Re: Vinca major or minor?


p.k.peirce@att.net wrote:
> 
> To Alessandra and all,
> 
> I am researching Vinca (major and minor) for a writing project. I have been
> trying to figure out if the one used in antiquity, as in ancient Rome, was
> Vinca major or V. minor, or both. I wondered if the answer is obvious to
> someone who lives in Italy (by the fact that only one is commmonly seen there
> now), or if the historical record reveals which one was grown then and used for
> garlands and wreaths. I have guessed it was V. major, since this one is the
> less hardy. Also because it is the one cited by traditional herbalists, so
> maybe the one first known, but would like to have sounder reasons to decide.
> 
> Any thoughts or information appreciated.
> 
> Pam Peirce,
> San Francisco, CA

This is one of those entertainingly tendentious  questions which leads
one up a gum tree and into a mares nest. The first problem is to work
out when the
classical authors were really writing about Vinca and when they were
referring
to something entirely different. The classical Greek word is "Klematis"
for which
the  Loeb translation of Pliny offers  Convolvolus arvensis  and C
scammonia, also a translation of "Clematis aegyptia" as Vinca minor.
This latter, Pliny claims, is also known as daphnoidies  and
polygonoides. However in this instance Pliny may have miscopied
Dioscorides who distinguishes between Klematis (translated as Vinca
Minor in the Gunther/Goodyer edition)  also known as Daphnoides,
Myrsinoides and Polygonides (sic), and Klematis etera (No translation in
Gunther/Goodyer)  which, Dioscorides writes,  some call Epigetis,  ye
Egyptians phylacuum, ye Romans ambuxus. "Ambuxus" appears neither in
Pliny nor in Lewis & Short.  Of the two Anicia juliana-based
illustrations in Dioscorides, with some stretch of the imagination, that
of "Klematis" could be thought to resemble Vinca, but that of "Klematis
etera" could be an Eryngium run over by a cart for all it tells us about
what the plant is 
More clues lie in the 1547 edition of Mattioli who in his commentary on
"Klematis" in Dioscorides, writes "Chiamasi la clematide della prima
descrittione volgarmente in Toscana provenca, di cui usano le donne fa
le ghirlande a i fanciullini e parimente alle virginelle che muiono, (
on which, in her "Medieval English Gardens", Teresa McLean writes about
Periwinkle being used for "death garlands", particularly to crown
criminals en route to execution)  ne
pero retrovare io in questa nota alcuna, che ripugni, ch'ella non sia la
clematide messa nella prima spetie..... and on and on he runs, slagging
off all those he considers to have  misidentified the plant in his
customary fashion.
However, as it takes me an hour with a dictionary to work out what
exactly he is writing about, I will leave it to Alessandra to fill in
the gaps.What is significant is that the illustrations are infinitely
better than in Gunther/Goodyer, so that the first is clearly a vinca and
the second, as Mattioli points out, is equally clearly Clematis vitalba.

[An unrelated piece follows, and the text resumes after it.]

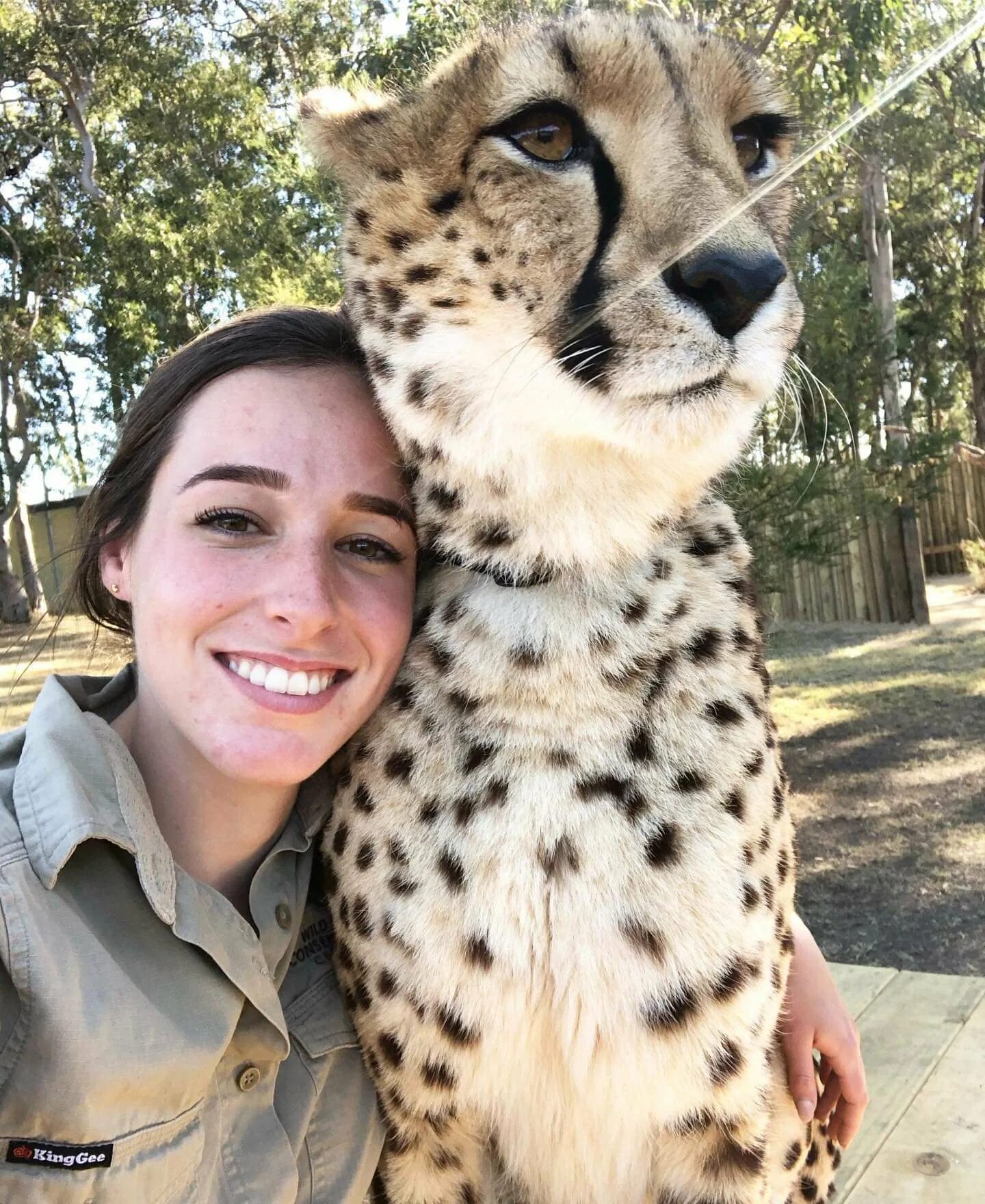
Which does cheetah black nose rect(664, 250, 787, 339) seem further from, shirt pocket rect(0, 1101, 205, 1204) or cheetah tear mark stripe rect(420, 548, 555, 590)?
shirt pocket rect(0, 1101, 205, 1204)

Odd that neither Pliny, at a superficial glance, at least, mentions
Vinca in his chapter  on garland making (though Farrer in her
"Ancient Roman Gardens" suggests I might have missed it) nor does Cato.
Riddle of North Carolina, one of the world experts on Diosorides, in his
paper "Ancient & Medieval chemotherapy, seems to be alone
in identifying Dioscorides Klematis as Vinca major. "Petit pervanche"
appears in a great many medieval French paintings but then translators
and art
historians seem to have taken it for granted that all Pervanche are
petit and there are no big ones. From Albertus Magnus "Semperviva
dicitur alio nomine pervinca" which adds a further dimension to the
confusion....well that was fun and now the rain's stopped, I had better
go and do something more constructive. Hope it's given you, if not a
pointer in the right direction, some different directions to follow up.